Her okumuş kişinin kitapla arasının iyi olduğu söylenemez. Günümüzde bazıları kitaba büyük önem veriyor bütçesinden her ay fazla bir yekunu kitap almak için harcıyorken bazı okumuş kişiler kitaba karşı cimri davranmakta, kütüphanesinde ders kitabı ve fotokopi şeklinde çoğaltılmış ders notları haricinde eser bulunmamaktadır. Eski zamanlarda kitapların aşırı pahalı olması ve elde edilebilirliği zor olması nedeni ile birçok kişi bu konuda mağduriyetler yaşamış bu durum istenmeyen bazı davranışların ortaya çıkmasına neden olmuştur.
İsmail Erünsal’ın Osmanlılarda Kütüphaneler ve Kütüphanecilik adlı eserinde belirttiğine göre Kanuni Sultan Süleyman devrinde Fatih Kütüphanesi’ni teftişe memur edilen Hacı Hasanzade’nin, kütüphanedeki kitapların bir bölümünün müderrislerde (Hocalarda) olduğunu tespit etmiş, ödünç verme neticesinde kaybolan birkaç kitabı ve kimde olduğunu da hazırladığı kataloglarda belirterek kaybolan kitapların müderrislerin alıp geri getirmediğinden şikâyet etmiştir. Ödünç alınan kitapların gelmemesi nedeni ile on sekizinci asırda kurulan diğer kütüphanelerde de ödünç olarak dışarıya kitabın verilmesi yasaklanmıştır. Kitabı kütüphaneden alıp geri getirmeyen bu kişiler (âlimler) yüzünden insanlar kitabı elde etme noktasında bazı mağduriyetler yaşamışlardır.
Kitap hırsızlığı ile meşhur bir İngiliz Lordu, bir keresinde bir şatodan yazma bir İncil çalarken yakalanmış ve iki yıl hapse mahkûm edilmiştir.
Ünlü Romancı George Orwell, Kitaplar ve Sigaralar adlı eserinde elinin hemen altına bulunan kitaplarının maliyetini çıkarmak için vermiş olduğu sayıda, 442 kitabının sadece 10 adeti için ödünç alınmış ve iade edilmemiş kitap olarak belirtmiş, kitap verme, ödünç alma ve kitap çalma gibi olayların birbirini aşağı yukarı dengelediğini ifade etmiştir.
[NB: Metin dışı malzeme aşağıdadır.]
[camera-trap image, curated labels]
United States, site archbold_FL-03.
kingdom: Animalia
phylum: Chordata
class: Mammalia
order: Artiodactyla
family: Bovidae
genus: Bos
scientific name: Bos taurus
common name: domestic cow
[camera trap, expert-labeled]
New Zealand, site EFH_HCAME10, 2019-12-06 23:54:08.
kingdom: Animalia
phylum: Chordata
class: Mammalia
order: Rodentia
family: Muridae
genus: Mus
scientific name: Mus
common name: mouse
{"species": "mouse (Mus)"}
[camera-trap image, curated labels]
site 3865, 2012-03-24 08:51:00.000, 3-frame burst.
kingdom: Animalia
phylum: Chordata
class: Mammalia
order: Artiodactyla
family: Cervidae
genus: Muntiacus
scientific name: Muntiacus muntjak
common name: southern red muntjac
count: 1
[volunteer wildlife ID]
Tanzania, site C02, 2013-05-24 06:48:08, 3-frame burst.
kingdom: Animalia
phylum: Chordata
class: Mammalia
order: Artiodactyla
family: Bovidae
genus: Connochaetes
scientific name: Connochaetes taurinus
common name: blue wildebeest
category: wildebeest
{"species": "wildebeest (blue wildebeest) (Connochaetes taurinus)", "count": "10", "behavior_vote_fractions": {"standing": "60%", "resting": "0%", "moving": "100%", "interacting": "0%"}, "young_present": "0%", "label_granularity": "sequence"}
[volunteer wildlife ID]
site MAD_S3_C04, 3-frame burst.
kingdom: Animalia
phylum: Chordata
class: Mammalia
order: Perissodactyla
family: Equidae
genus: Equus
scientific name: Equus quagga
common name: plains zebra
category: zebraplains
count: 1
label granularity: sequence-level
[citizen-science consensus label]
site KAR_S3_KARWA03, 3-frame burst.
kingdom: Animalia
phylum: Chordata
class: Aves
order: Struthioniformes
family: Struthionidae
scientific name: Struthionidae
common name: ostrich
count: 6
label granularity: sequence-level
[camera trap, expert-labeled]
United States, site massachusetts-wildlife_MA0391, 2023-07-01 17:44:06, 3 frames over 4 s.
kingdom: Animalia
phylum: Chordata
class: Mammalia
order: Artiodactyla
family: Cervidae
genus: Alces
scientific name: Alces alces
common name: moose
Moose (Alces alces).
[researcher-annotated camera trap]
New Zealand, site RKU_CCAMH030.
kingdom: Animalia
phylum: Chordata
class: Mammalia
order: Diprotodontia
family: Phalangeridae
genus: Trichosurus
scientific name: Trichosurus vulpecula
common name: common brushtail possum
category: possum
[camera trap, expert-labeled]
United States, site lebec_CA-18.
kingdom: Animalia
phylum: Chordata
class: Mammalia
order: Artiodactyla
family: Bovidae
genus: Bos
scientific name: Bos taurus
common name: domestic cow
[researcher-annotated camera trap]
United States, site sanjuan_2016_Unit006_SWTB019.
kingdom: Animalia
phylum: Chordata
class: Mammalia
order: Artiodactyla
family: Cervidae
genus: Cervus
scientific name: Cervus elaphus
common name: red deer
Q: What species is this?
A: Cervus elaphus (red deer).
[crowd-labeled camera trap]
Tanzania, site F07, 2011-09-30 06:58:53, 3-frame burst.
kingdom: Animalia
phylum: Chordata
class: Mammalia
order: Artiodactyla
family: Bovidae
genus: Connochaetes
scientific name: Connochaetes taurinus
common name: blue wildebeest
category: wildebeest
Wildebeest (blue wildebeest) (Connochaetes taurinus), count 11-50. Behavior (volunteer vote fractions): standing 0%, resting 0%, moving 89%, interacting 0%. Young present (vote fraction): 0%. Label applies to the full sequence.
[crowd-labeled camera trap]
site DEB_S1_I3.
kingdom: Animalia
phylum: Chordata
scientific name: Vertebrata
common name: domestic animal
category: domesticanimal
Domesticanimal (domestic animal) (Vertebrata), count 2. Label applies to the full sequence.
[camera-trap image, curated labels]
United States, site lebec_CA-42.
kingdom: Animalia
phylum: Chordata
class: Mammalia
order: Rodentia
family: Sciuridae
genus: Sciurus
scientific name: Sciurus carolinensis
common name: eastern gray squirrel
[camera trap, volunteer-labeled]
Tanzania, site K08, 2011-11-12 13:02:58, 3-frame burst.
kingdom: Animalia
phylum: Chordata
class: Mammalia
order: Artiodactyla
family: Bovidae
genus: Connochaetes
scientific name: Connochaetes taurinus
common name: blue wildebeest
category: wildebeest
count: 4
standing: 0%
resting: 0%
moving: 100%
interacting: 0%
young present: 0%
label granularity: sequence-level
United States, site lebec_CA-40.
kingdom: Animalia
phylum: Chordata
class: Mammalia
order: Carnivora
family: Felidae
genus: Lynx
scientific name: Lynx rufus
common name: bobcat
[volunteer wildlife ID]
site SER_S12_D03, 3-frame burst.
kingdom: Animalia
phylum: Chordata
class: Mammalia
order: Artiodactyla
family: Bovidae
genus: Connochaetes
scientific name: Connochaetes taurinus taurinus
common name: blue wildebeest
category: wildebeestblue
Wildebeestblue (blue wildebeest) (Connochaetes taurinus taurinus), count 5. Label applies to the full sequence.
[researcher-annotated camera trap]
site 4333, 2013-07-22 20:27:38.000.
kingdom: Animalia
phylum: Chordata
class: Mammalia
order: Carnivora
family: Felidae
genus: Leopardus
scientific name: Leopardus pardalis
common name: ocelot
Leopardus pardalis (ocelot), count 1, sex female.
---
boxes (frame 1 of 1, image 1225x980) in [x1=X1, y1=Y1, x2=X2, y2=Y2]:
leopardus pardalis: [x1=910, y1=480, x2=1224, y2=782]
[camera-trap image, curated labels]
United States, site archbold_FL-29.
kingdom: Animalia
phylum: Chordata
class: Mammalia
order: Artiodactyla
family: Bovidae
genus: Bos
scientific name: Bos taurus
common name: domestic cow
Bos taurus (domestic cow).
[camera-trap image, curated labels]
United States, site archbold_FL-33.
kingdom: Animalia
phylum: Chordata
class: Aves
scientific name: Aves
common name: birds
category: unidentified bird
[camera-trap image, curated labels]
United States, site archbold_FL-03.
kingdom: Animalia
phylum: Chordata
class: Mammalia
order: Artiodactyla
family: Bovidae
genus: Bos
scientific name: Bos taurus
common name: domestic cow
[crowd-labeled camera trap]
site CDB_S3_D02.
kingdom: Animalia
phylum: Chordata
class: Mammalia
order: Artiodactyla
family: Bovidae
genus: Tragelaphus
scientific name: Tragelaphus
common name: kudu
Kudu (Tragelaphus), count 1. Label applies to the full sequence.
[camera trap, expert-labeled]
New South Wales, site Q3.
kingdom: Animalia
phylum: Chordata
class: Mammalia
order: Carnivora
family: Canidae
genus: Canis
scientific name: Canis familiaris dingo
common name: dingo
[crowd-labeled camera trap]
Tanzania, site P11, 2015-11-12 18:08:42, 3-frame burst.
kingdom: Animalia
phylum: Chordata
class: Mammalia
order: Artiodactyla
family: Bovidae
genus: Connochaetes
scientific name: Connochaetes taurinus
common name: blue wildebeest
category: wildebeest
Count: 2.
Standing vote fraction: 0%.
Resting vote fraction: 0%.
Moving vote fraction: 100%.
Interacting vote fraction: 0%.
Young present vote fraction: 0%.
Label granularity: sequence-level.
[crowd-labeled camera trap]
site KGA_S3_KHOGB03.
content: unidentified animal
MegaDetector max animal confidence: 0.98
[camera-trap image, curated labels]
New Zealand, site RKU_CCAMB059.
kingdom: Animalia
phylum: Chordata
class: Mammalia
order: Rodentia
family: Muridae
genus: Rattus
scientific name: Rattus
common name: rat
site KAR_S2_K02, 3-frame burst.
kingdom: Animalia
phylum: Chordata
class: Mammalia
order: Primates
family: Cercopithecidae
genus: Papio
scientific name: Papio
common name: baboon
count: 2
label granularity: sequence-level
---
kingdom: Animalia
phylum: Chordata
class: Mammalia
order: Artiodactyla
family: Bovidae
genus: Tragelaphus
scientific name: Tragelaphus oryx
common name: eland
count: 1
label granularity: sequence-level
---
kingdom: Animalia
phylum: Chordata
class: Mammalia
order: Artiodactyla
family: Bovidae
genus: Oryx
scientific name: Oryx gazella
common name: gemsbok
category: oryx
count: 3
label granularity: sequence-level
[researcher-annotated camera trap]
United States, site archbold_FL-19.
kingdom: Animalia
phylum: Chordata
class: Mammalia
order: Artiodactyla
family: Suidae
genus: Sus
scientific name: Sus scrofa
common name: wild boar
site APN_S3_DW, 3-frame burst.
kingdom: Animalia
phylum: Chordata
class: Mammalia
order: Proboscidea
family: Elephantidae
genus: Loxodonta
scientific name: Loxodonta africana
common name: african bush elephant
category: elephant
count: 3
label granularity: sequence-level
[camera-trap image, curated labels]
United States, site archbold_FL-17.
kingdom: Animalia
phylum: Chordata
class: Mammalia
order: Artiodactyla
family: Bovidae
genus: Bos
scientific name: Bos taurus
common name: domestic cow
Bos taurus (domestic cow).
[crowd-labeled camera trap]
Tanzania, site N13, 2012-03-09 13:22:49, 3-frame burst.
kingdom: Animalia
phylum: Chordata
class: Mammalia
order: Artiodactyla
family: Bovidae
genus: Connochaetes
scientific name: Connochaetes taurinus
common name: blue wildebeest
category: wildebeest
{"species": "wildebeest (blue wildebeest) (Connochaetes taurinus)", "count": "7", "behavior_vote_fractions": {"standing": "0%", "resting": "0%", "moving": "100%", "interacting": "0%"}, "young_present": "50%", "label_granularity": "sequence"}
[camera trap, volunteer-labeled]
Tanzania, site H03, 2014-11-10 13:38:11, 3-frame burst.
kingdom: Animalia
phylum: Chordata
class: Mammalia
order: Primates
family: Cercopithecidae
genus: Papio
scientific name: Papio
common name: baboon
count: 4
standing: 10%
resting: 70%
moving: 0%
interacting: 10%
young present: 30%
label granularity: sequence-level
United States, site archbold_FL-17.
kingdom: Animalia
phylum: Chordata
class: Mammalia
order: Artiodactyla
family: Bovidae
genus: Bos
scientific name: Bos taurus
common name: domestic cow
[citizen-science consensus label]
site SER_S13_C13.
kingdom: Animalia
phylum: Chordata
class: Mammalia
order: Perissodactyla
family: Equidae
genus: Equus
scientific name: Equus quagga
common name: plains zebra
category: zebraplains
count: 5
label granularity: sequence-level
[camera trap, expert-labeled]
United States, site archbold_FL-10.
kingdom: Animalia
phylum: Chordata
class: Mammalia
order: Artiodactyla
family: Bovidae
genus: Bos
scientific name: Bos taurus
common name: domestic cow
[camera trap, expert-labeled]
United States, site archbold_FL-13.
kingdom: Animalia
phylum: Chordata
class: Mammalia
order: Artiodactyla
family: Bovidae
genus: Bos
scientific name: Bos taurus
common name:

Yazısının devamında Orwell, Benim olmadığı hâlde bende duran itaplar olduğu gibi, başka insanlarda da bana ait kitaplar var, yani parasını ödemeden benim olanlar ve zamanında parayla satın almama rağmen şu anda bende olmayanlar birbirini dengeliyor, demiştir.
Bazı kişiler de kitaba aşırı düşkün oldukları için onlarda da kitap noktasında bir kıskançlık, çekememezlik ortaya çıkmaktadır. Dursun Gürlek Ayaklı Kütüphaneler adlı eserinde kitap düşkünü Ali Emiri’nin ağzından şu olayı aktarmaktadır:
“Kıymetli arkadaşım İhsan Sungu’nun kütüphanesini incelerken İhsan Sungu Ahmet VefikPaşa’ın Lehçe-i Osmani’sini itina ile bana uzattı.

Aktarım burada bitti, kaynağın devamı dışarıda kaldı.